**Problem to solve**
How do the lines read from the one holding "SKIP MEAT EAT 'SHROOMS - design" through the last line of the listing? Set them down exactly, pictures omitted.

**Source material**
===

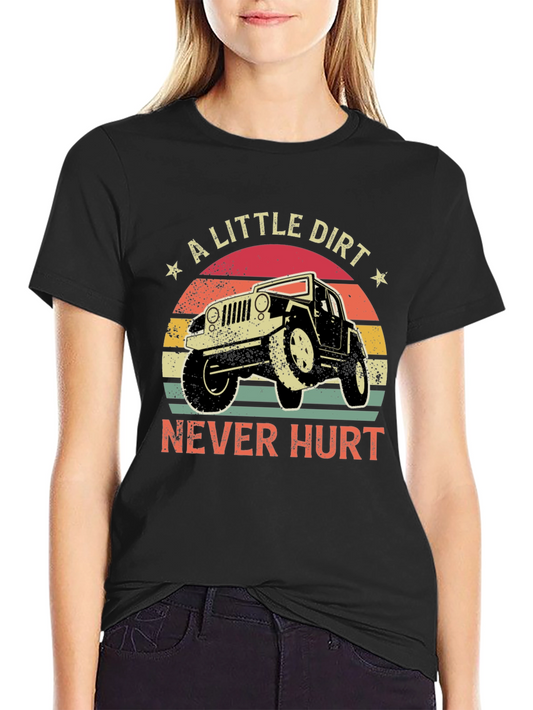 A Little Dirt Never Hurt T-Shirt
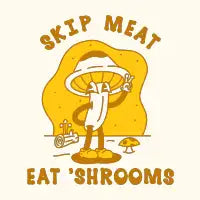 SKIP MEAT EAT 'SHROOMS - design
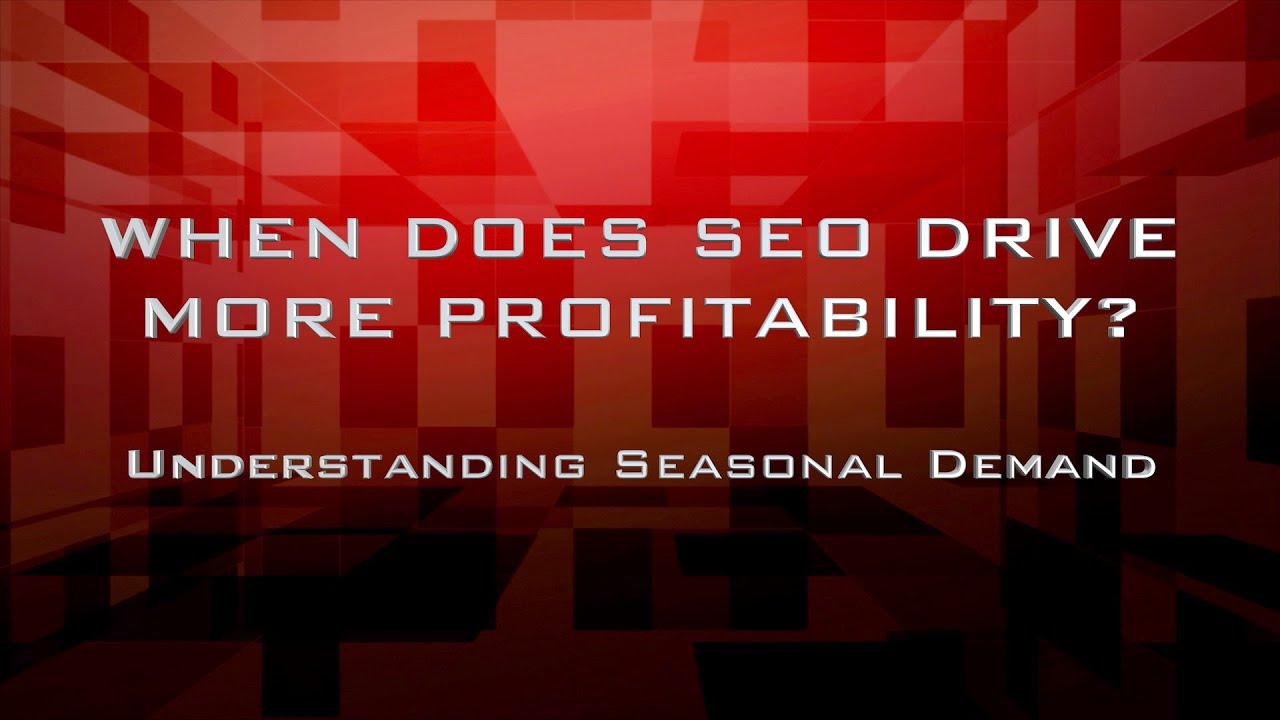 When Does SEO Drive More Profitability? | Understanding Seasonal Demand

===

**Exercise output**
 SKIP MEAT EAT 'SHROOMS - design
 When Does SEO Drive More Profitability? | Understanding Seasonal Demand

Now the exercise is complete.